* 作業内容:
[1] デ・キリコ展の記事に名前が出てくる人物を、すべて挙げること。
[2] デ・キリコ展の記事によれば、この展覧会はどこで開かれているか答えること。
[3] デ・キリコ展の記事を、最後の文の続きから書き進めてください。

* ページ抜粋:
文春オンライン / 2024年6月22日 6時0分

《オリジナリティの強烈さはピカソ以上》「20世紀最大の個性派」デ・キリコの画業を追え

 人の姿が見えない都市の風景や、まるで生きているかのようなマネキン人形のポートレート……。美しくも摩訶不思議な画面を眺めていると、絵の中に吸い込まれ戻って来られない気がして、背筋がヒヤリとする。

 納涼にもよさそうな絵画の数々を観られる展覧会が、東京上野の東京都美術館で開催中だ。ジョルジョ・デ・キリコの数奇な生涯を作品でたどる「デ・キリコ展」。

ニーチェの思想をもとにした「形而上絵画」

 19世紀末にギリシャで生まれたデ・キリコは、両親の故郷であるイタリアに移住して絵を描き始めた。すぐに頭角を現して独自の画境を切り拓き、20世紀を代表する画家のひとりとなっていく。

* 記録一覧:
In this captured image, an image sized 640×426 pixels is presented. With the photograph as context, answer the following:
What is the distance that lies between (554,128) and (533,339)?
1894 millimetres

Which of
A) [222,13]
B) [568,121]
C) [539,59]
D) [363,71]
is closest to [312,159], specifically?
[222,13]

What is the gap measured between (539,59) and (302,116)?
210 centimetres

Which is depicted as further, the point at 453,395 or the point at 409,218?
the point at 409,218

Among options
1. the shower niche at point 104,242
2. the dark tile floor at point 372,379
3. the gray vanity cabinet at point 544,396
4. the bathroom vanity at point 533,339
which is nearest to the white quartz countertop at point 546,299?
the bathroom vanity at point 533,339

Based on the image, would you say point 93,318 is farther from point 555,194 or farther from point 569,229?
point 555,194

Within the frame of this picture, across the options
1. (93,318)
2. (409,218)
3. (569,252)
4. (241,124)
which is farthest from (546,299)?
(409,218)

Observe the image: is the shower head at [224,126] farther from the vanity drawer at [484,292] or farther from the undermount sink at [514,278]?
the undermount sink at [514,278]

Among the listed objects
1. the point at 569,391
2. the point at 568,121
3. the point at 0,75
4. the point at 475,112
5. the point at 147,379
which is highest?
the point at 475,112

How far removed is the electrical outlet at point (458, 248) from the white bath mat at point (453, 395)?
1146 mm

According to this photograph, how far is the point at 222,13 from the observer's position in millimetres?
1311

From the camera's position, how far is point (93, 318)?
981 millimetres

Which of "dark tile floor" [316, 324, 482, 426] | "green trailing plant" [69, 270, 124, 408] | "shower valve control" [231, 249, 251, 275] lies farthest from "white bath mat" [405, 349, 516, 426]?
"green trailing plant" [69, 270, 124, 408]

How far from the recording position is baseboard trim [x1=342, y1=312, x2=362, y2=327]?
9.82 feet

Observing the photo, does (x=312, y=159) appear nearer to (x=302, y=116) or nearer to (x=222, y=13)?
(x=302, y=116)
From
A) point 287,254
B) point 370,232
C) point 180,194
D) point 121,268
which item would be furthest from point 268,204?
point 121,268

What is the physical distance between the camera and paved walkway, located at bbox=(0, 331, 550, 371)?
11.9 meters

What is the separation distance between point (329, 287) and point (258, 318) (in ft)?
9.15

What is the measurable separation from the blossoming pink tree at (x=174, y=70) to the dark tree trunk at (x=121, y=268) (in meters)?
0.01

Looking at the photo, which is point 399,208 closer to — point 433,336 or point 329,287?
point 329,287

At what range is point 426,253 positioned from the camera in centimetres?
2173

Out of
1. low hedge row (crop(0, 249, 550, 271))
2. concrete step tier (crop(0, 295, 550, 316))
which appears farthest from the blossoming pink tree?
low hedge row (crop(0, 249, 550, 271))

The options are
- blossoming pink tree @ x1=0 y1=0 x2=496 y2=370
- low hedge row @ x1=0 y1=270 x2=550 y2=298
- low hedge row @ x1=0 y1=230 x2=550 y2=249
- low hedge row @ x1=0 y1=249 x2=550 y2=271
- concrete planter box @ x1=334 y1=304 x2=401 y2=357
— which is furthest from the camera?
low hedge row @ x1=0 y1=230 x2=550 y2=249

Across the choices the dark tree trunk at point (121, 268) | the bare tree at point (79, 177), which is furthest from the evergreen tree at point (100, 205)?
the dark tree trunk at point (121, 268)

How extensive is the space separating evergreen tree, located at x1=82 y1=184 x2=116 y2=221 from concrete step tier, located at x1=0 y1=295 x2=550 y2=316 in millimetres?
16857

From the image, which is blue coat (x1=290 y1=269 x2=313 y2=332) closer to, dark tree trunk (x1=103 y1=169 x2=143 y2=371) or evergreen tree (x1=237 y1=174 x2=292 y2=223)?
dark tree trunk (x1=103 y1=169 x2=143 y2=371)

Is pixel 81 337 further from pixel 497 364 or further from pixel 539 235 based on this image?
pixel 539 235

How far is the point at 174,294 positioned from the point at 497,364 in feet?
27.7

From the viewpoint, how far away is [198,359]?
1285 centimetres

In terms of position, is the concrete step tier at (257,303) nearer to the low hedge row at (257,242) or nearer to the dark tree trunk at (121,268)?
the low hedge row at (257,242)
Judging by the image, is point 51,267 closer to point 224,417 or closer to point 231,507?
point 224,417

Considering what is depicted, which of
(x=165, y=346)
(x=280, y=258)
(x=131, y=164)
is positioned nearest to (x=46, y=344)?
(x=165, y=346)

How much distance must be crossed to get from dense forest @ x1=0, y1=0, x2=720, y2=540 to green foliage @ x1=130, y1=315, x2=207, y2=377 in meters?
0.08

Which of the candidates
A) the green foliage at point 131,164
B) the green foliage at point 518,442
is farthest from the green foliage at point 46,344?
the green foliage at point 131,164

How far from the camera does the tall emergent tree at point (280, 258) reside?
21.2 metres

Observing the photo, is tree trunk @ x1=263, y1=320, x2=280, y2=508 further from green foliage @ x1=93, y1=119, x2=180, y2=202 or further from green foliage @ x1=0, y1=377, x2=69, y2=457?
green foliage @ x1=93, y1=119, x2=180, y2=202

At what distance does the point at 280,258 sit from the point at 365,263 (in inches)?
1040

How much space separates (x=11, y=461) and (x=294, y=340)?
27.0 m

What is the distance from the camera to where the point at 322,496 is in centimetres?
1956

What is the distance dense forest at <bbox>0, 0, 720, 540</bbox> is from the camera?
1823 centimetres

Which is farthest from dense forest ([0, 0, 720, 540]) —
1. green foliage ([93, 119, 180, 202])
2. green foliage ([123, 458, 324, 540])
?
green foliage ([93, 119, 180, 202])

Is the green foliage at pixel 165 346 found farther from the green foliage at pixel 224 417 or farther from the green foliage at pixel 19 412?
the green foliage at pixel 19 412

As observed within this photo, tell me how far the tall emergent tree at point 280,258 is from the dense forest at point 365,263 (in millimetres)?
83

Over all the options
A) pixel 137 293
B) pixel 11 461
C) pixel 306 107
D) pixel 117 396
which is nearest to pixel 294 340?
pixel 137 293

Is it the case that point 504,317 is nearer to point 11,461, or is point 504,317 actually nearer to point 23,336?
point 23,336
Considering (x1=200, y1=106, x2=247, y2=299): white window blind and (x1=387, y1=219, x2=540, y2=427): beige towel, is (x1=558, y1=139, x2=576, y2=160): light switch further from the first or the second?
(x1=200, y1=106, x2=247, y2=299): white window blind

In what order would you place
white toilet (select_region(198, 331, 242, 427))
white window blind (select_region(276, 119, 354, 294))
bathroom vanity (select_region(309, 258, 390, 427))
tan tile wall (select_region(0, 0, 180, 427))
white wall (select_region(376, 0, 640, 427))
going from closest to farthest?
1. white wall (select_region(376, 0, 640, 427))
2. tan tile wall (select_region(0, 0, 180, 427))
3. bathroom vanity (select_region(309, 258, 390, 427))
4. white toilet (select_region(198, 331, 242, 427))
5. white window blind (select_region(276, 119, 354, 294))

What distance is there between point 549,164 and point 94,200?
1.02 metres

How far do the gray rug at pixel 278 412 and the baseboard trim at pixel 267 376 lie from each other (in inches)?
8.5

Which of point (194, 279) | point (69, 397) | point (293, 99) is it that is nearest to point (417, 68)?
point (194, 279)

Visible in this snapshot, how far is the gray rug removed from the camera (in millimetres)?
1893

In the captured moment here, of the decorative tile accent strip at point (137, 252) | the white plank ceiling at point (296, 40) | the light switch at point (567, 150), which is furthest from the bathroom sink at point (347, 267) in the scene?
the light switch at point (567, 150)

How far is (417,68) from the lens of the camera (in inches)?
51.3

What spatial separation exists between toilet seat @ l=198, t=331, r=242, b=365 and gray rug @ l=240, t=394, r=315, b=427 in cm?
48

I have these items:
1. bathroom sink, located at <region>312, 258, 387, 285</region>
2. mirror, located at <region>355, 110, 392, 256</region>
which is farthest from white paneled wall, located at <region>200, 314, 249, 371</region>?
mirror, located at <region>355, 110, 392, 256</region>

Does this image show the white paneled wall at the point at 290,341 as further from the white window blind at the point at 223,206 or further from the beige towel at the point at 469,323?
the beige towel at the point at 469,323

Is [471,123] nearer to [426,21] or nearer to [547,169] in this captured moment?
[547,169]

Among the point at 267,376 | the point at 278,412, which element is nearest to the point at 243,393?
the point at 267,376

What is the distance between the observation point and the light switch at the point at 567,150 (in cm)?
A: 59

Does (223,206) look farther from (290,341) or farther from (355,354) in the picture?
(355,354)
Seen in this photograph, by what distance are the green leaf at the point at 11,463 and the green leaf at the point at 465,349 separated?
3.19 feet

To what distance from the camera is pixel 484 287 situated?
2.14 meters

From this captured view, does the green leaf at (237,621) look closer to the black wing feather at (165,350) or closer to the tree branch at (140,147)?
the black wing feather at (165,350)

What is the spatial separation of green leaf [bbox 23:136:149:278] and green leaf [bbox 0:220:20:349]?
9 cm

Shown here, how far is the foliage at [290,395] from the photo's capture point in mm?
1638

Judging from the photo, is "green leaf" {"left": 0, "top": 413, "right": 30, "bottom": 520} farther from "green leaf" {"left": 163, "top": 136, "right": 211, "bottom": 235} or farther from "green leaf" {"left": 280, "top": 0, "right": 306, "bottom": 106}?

* 想定される回答:
[1] ピカソ、ジョルジョ・デ・キリコ、ニーチェ

[2] 東京上野の東京都美術館

[3]
 20世紀前半の絵画の世界といえば、ピカソにマティス、抽象画の先駆となったカンディンスキーやクレー、現代美術の創始とされるマルセル・デュシャン、シュルレアリスムを推し進めたダリ、マグリットなどと多士済済。デ・キリコもそこに名を連ねる存在だが、特徴的なのは彼が徹底して孤高であること。

 他のビッグネームがたいてい流派や潮流をかたちづくっているのに対して、デ・キリコはどんな派にも属さず、似た画風を持つ者もいない。ということは、オリジナリティの強烈さでいえば、ピカソらを抑えて彼が20世紀でナンバー・ワンと言っていい。

 そんなデ・キリコの最もよく知られているイメージは、1910年代より始まる「形而上絵画」と名付けられた作品群だ。

 たとえば《予言者》には、古い様式の建築やイーゼル、定規とともに、マネキンが前景にどんと座り込んでいる。一つひとつの事物は伝統的な絵画表現技法を用いて描かれるのだが、それぞれを組み合わせるとずいぶんチグハグな印象となって、居心地が悪そう。明晰な絵画を眺めているはずなのに、拭いようのない違和感が心の中に残って、観る側としてはどうにもモヤモヤする。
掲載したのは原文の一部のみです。